■ **Stored records**
=== Begin Enclosure ===
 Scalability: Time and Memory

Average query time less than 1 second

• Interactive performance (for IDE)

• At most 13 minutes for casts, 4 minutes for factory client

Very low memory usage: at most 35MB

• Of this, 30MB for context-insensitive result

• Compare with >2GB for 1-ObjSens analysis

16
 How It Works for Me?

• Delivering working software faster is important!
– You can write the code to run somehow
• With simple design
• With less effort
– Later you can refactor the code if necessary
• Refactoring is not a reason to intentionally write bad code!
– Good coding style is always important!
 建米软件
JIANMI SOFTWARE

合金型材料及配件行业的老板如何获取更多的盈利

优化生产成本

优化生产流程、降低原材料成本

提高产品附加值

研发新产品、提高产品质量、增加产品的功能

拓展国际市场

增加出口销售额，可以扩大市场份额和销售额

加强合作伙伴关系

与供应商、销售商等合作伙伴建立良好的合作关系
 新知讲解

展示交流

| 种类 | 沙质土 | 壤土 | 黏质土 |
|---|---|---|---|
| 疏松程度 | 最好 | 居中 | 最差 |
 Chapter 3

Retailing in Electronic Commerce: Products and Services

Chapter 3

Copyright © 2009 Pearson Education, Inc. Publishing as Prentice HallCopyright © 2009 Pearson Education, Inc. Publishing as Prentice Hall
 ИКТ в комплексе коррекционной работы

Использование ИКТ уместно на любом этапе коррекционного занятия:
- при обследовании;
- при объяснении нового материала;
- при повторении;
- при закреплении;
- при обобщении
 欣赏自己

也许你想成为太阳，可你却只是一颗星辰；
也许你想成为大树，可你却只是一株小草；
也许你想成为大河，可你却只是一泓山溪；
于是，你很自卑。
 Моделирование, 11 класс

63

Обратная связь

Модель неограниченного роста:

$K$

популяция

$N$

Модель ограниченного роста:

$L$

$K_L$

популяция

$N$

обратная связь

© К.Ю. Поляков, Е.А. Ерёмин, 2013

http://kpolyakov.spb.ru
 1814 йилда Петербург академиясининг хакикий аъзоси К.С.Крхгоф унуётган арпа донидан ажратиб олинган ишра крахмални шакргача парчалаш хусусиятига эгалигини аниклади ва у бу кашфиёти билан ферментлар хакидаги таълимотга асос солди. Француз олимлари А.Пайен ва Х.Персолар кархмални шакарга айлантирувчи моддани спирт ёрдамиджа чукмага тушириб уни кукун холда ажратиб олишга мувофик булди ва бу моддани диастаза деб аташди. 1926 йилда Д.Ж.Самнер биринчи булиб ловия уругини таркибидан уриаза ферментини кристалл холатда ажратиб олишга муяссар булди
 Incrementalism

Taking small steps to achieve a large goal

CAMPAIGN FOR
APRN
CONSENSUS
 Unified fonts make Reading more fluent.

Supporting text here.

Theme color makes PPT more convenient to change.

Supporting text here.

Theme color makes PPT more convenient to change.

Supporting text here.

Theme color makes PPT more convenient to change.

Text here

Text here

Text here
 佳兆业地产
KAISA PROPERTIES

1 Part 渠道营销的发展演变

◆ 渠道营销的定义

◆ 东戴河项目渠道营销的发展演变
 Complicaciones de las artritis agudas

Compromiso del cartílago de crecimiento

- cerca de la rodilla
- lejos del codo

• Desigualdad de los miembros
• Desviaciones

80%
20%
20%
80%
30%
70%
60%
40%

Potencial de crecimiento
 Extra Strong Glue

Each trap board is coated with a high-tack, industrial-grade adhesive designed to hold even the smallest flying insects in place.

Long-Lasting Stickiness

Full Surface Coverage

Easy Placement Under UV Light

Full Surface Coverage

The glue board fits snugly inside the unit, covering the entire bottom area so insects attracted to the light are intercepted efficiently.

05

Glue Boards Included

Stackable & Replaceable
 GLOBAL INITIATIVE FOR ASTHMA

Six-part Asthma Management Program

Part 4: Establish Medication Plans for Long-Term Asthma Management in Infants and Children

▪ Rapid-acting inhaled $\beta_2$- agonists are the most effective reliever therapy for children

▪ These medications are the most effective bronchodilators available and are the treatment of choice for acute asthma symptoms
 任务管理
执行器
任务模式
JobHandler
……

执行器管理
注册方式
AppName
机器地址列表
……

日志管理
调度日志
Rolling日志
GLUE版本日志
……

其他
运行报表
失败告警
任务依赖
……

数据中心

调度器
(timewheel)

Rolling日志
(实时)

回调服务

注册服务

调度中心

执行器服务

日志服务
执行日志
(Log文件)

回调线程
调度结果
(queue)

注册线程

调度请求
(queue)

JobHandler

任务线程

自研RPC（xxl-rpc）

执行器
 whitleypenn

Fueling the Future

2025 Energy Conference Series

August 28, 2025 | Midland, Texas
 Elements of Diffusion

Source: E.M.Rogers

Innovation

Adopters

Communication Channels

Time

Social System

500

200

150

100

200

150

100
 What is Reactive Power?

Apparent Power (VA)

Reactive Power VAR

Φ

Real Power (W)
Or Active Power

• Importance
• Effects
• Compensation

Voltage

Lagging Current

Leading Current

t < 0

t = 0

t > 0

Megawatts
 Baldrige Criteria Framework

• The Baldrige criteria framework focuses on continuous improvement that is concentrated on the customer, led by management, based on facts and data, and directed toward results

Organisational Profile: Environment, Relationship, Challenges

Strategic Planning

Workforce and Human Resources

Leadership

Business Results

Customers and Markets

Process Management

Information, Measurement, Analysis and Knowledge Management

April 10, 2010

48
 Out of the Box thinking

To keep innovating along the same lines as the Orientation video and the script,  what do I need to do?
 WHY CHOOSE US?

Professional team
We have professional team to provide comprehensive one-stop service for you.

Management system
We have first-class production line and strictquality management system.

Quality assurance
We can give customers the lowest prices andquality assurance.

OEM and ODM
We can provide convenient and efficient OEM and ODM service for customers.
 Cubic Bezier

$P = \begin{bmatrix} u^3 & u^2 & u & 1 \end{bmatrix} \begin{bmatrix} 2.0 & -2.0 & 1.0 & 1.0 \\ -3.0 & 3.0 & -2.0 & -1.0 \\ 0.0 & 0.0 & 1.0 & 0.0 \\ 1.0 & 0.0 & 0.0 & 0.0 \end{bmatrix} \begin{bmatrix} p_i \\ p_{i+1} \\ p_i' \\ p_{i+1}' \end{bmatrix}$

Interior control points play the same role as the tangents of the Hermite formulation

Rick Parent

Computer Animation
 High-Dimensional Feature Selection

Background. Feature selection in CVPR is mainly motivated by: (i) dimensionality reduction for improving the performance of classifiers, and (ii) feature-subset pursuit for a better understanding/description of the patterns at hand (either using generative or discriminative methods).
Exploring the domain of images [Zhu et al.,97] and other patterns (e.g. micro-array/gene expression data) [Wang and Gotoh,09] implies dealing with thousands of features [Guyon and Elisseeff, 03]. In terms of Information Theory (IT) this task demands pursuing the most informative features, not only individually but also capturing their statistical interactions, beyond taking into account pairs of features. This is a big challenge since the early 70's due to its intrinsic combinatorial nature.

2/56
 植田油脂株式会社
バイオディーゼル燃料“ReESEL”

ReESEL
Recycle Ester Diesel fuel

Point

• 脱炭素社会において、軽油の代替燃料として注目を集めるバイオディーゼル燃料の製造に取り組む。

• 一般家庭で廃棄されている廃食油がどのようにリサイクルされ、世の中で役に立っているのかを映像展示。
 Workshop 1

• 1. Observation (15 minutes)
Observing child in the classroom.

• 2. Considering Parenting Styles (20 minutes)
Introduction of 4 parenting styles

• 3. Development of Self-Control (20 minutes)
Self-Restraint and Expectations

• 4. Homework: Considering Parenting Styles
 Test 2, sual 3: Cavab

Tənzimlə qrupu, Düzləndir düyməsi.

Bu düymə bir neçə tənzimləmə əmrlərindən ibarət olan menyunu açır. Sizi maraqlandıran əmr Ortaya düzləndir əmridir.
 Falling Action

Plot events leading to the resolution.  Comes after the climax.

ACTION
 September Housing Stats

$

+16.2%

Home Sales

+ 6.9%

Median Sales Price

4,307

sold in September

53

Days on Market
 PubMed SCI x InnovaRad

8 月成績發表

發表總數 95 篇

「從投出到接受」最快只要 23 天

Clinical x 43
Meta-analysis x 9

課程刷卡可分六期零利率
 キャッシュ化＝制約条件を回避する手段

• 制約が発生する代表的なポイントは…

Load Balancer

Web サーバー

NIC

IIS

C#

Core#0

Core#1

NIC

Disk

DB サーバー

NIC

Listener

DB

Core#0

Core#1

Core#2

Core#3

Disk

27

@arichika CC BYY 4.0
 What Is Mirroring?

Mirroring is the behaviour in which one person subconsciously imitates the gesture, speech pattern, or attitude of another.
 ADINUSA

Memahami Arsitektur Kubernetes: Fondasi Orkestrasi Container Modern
=== End Enclosure ===
■ **Exercise requirements**
The required answer is the exact run of lines above starting at the line with "CAMPAIGN FOR" and ending at the line with "Extra Strong Glue", with both ends present.

■ **Exercise solution**
CAMPAIGN FOR
APRN
CONSENSUS
 Unified fonts make Reading more fluent.

Supporting text here.

Theme color makes PPT more convenient to change.

Supporting text here.

Theme color makes PPT more convenient to change.

Supporting text here.

Theme color makes PPT more convenient to change.

Text here

Text here

Text here
 佳兆业地产
KAISA PROPERTIES

1 Part 渠道营销的发展演变

◆ 渠道营销的定义

◆ 东戴河项目渠道营销的发展演变
 Complicaciones de las artritis agudas

Compromiso del cartílago de crecimiento

- cerca de la rodilla
- lejos del codo

• Desigualdad de los miembros
• Desviaciones

80%
20%
20%
80%
30%
70%
60%
40%

Potencial de crecimiento
 Extra Strong Glue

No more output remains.